MARINE CORPS BASE CAMP LEJEUNE, N.C. --
Abuse doesn’t report itself. Nor do young children who fall victim to abuse always have the means to get the proper help. To focus on the effects of child abuse and to raise child abuse awareness in the Marine Corps Base Camp Lejeune commands and community, April was declared as Child Abuse Awareness Month during a proclamation at the Commander Springle Training Center, April 1.
“For all of us that have children, when you have one of these child cases, it illicit a visceral response from us,” said Col. Daniel J. Lecce, commanding officer of Camp Lejeune. “How could you do that to a child?”
Lecce added that shining a light on child abuse awareness is the right way to go as far as making a change, but the base also needs to highlight sight of what is being done already.
With all the clinicians and technical support available for families, a parent should never feel that he or she has nowhere to turn for help.
“(Being a clinician) is definitely a hard job: the cases are complex and some of them are truly tragic,” said Lecce. “The reasons for abuse are also complex. We have kids raising kids – very young parents that can be lost themselves sometimes. We have to reach out to them because often, they won’t come for help. What the (personnel) do here is great for this base and this community.”
An education and intervention specialist with the training center, Gayloyce Willis, said awareness is important because children are the ‘unsung’ victims when it relates to the complications of abuse.
“People don’t talk about it and it happens in secrecy,” said Willis. “We also have younger parents than we have had in recent years. I think with information and awareness, we can help them understand what abuse is and how to avoid it.

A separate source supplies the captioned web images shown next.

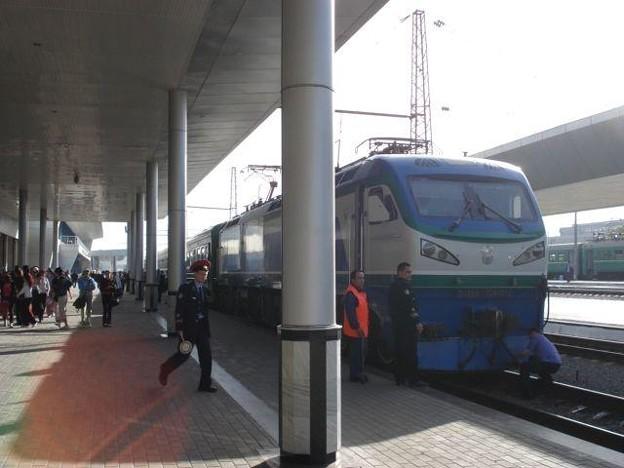 ブハラ行きN10列車(タシケント駅)(1)
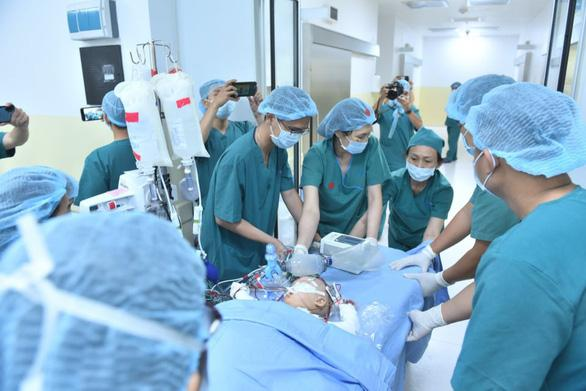 8 tiếng phẫu thuật liên tục, cặp song sinh dính liền được tách rời thành công-2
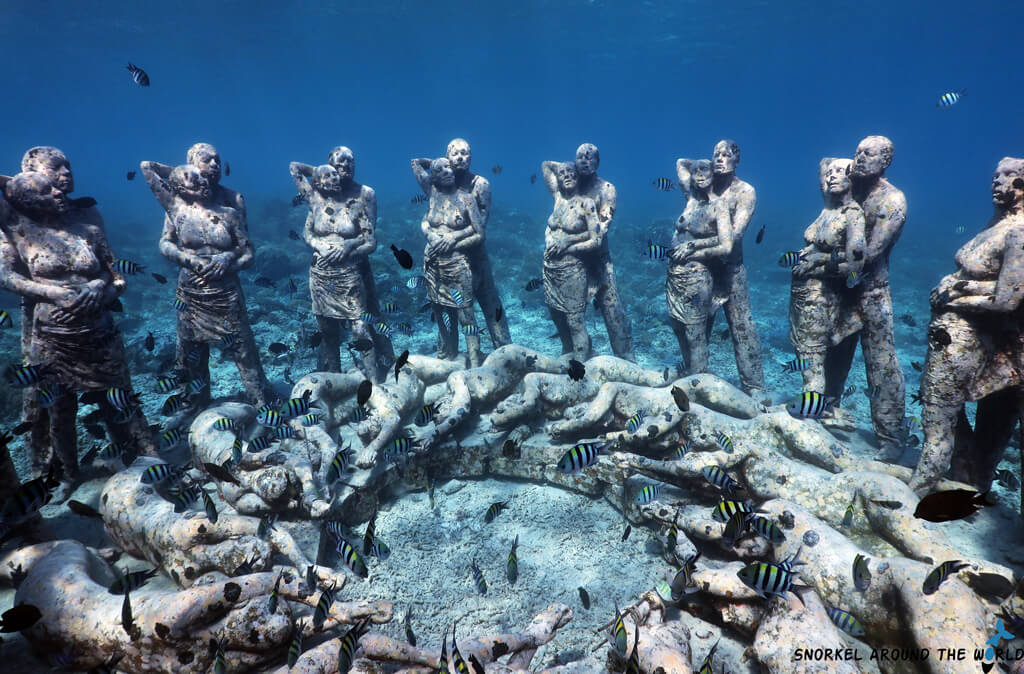 Underwater statues - Gili Meno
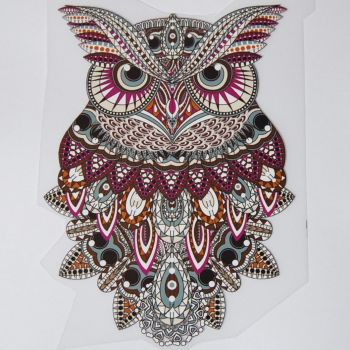 IRON ON OWL DECORATION, 17CMS x 11CMS. IDEAL FOR DECORATING CUSHIONS, CLOTHES ETC.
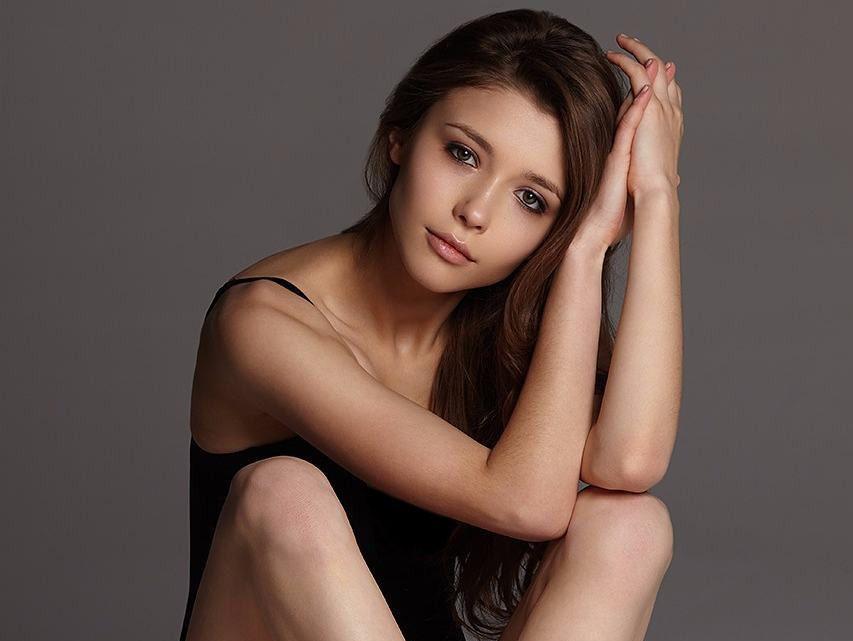 Mila Azul | Beautiful women, Women, Beautiful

The more information they have, the more it will reduce the risk of a child being abused.”
Willis added that however awful abuse may be, the upside is that more information and resources are made readily available.
“Our job is to get these child abuse awareness campaigns in as many cracks and crevices as possible and try to prevent that abuse,” said Willis. “Even if one child is saved, it’s a big deal.”
Joelle Phillips, another education and intervention specialist, said the proclamation was also a part of letting families know about all the available services available on base.
“We have licensed, clinical social workers that are trained to help,” said Phillips. “A lot of people don’t seek the services, because they may not know they’re available. It’s free for active duty service members, their families and retirees.”
Phillips added that another aspect of their mission is to get parents the help they need before becomes a family advocacy case.
“Abuse doesn’t start with that initial strike, it starts early on, way before that,” said Phillips. “If they learned to recognize the types of abuse and when and where to get the proper help, they can deal with whatever issue is going on in the family. That will help reduce the number of cases that come to us and it puts us on the prevention side, which is our focus as well.”
For families who may need extra help with childcare in their homes, the in-home care providers can be a great help.
When it comes to any topic of abuse, prevention is in the forefront. The intervention specialists are educators as well, as they even schedule visits with various units aboard the base for specific information.
During this month’s Child Abuse Awareness campaign, the education and intervention specialists are slated to set up informational booths at the base library on Mondays and Thursdays. On Fridays, they will be at the Marine Corps Exchange with these displays, providing resources and information for the community and the commands.